Ongoing Example: Student Information System

VERSION ONE: This system will be used to keep track of the students
that are registered in or that have completed some (SINGLE, FIXED)
academic course. In order to deal with requests for information it
is necessary to keep track of the ID number and name of each student
the system knows about. ID numbers are unique --- no two students
have the same ID number. Names are not unique.

It is not necessary for the system to "be aware" of students who have
never registered in the course.

This is a pass/fail course. Students who fail from the course are
automatically registered in the next section of the course --- that
is, they remain registered. Since students may repeat the course
(before they pass it) as often as they'd like, it isn't necessary for
the system to know how may times (if any) a given student has failed
the course.

A student can "withdraw" from the course if (s)he hasn't passed it. It
isn't necessary to keep track of students who have registered from the
course and then withdrawn before passing it.

It *is* necessary for the system to remember whether a student *has*
passed the course. In particular, it should be possible to give the
system an ID number and for the system to report either that

 - the student is not currently registered in the course and has
   never passed it
 - the student is currently registered (but has not passed yet)
 - the student has passed the course

If the ID number belongs to a currently registered student or to a
student who has passed the course, then the system should be able to
report the student's name.

It should also be possible to

 - add new students who have registered in the course
 - report that students have withdrawn without passing (which will
    cause the system to "forget about" them)
 - report that a registered student has passed the course.

Since the people or other systems providing information might
occasionally make mistakes (providing incorrect information) that
will need to be corrected, it should also be possible to

 - correct the ID number or name of a student
 - change the status of a student from "passed" back to "registered"
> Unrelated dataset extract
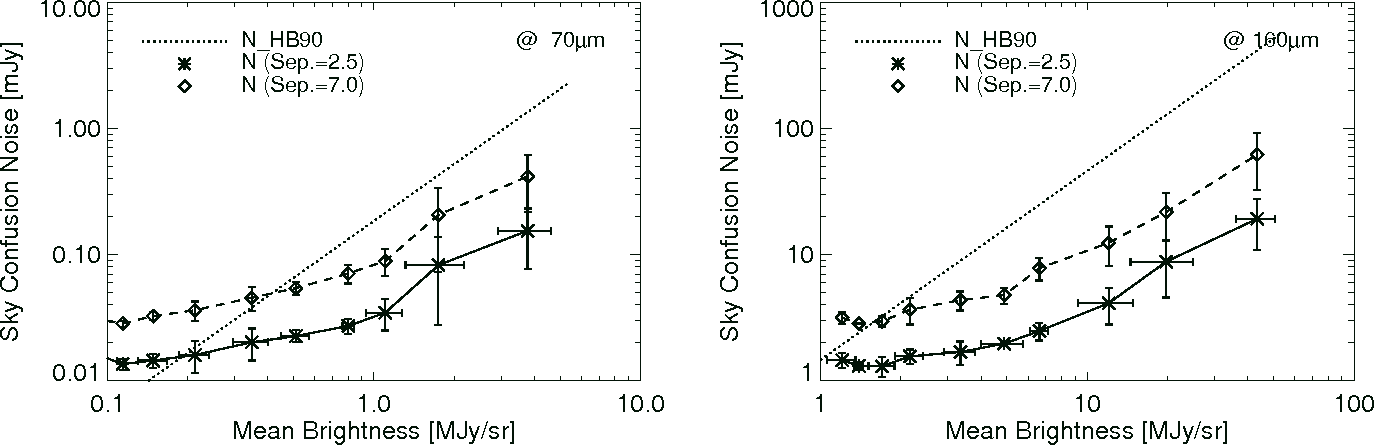 Figure 10. Estimated sky confusion noise for the Spitzer mission. Left and right panels show the sky confusion noise for the MIPS 70 µm and 160 µm bands, respectively. The symbols and lines are same as in Fig. 8.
Finally, there should also be a way to remove students from the system
--- but we won't worry about this now.

An "entity relationship diagram" for this system is as follows.

                          ___________________
                         |                   |
                         |      Student      |
                         |                   |
                          -------------------

--- that is, it consists of a single rectangle with the label
"Student."

This is a diagram with a single *entity* (or *object*) called
"Student" and with no "relationships".

This represents or "corresponds to" a single table of data that
must be maintained by the system. This table will have three
columns:

 - a column of ID numbers, with no numbering appearing more than
   once in it

 - a column of names of students (character strings)

 - a column representing the "status" of each student, which is
   either "passed" or "registered"

There will be one row of the table for each student that the system
"currently" needs to know about --- with the ID number, name, and
status of that student listed in that row.

Thus, you can think of each "instance" of the "object" (or "entity")
student as corresponding to a three-tuple: an ID number, name, and
status.

The ID number, name, and status all have "elementary" data types ---
integer, character string, and "passed"_or_"registered" (element of
an "enumerated set") respectively. Since these are "elementary" and
are all the components that make up an instance of "Student", ID
number, name and status are the (three) *attributes* of the object
"Student".

Thus (again): an object in an ERD corresponds, more or less, to a
table of data. Each column of the table stores an "elementary" data
item in each row. The number of *columns* is fixed, and there are no
blank or "undefined" spaces in the table. The number of *rows* can
change as the system is used --- as "instances" of the object are
added or deleted. Each column of the table corresponds to an
*attribute* of the object, and each row of the table corresponds to an
*instance* of the object.